# [Problem to work on]
In the passage below on jobs in Saint Paul's industrial zones, how many industrial jobs did the zones have in 2008?

Figure 5. Average Weekly Industrial and Non-Industrial Wages in Saint Paul, 2008-2022, in 2022 Dollars

Source: ICIC analysis of Bureau of Labor Statistics Quarterly Census of Employment and Wages, 2008-2022.

Figure 6 shows that:

  • During the period from 2008-2020, industrial jobs were a declining minority of all jobs in Saint Paul’s industrial zones.
  • In 2008, the industrial zones had 11,363 industrial jobs, about 17.5 percent of all employment in the industrial zones that year and the greatest number between 2008 and 2020.
  • By 2020, industrial employment in the industrial zones had fallen to its lowest level during the 12-year period, 7,844 jobs, which made up 13.1 percent of industrial zone employment in that year.
  • In 2008, there were 53,429 non-industrial jobs in the industrial zones. This number grew to 68,468 jobs in 2016 and then fell to 52,198 jobs by 2020, for a net loss of about 2 percent since 2008.

Figure 6. Industrial and Non-Jobs in Saint Paul Industrial Zones, 2008-2020

Source: Census Bureau Longitudinal Employment and Household Statistics, 2008-2020. 

Comparing the percentage of industrial and non-industrial jobs in the industrial zones from 2008 to 2020, we found that:

  • Industrial employment in St. Paul decreased by around 24 percent over the period, while also decentralizing away from the industrial zones (Figure 7).

Figure 7. Industrial and Non-Industrial Employment as Percentage of Total Employment in Industrial Zones, 2008 and 2020

Source: ICIC analysis of Census Bureau Longitudinal Employment and Household Statistics, 2008-2020.

Comparing the percentages of industrial jobs in Sant Paul’s industrial zones with those in the city balance, we found that:

  • In 2008, the industrial zones had 91.2 percent of the city’s industrial employment, and the city balance had about 8.8 percent (Figure 8).
  • By 2020, the zones had only about 83.5 percent and the city balance had 16.5 percent.
  • These changes represent an increase in industrial employment of about 50 percent outside the zones and a 30 percent decrease in industrial employment inside the zones.
  • Although industrial jobs outside the industrial zones (hereafter called the “city balance”) were only a small percentage of industrial employment in Saint Paul between 2008 and 2020, the number of those jobs grew significantly over these 12 years, while industrial employment in the zones fell.

Figure 8. Jobs in Industrial Zones and City Balance as Percent of All Industrial Jobs, 2008 and 2020

Source: ICIC analysis of Census Bureau Longitudinal Employment and Household Statistics, 2008-2020.

# [Dataset extract]
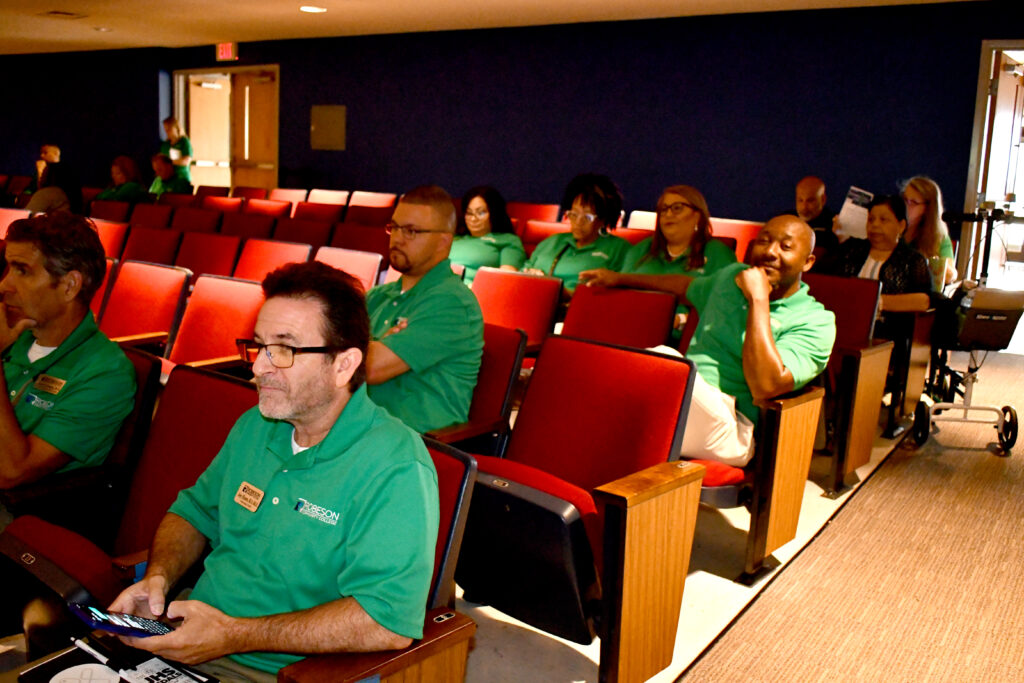 Convocation-2023 auditorium Virtual Health Showcase panel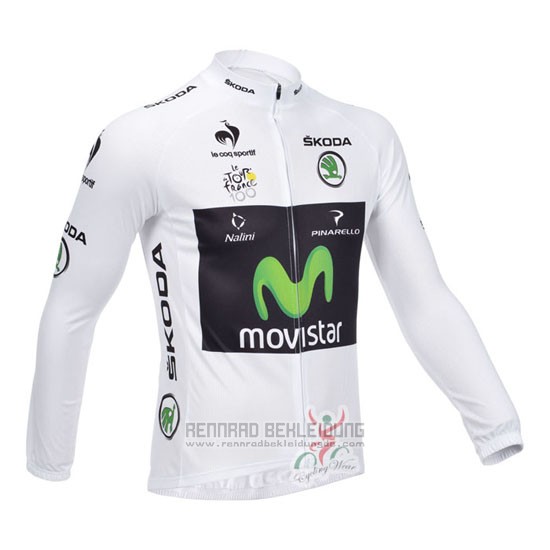 2013 Fahrradbekleidung Movistar Lider Wei Trikot Langarm und Tragerhose - zum Schließen ins Bild klicken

# [Solution]
11,363 industrial jobs.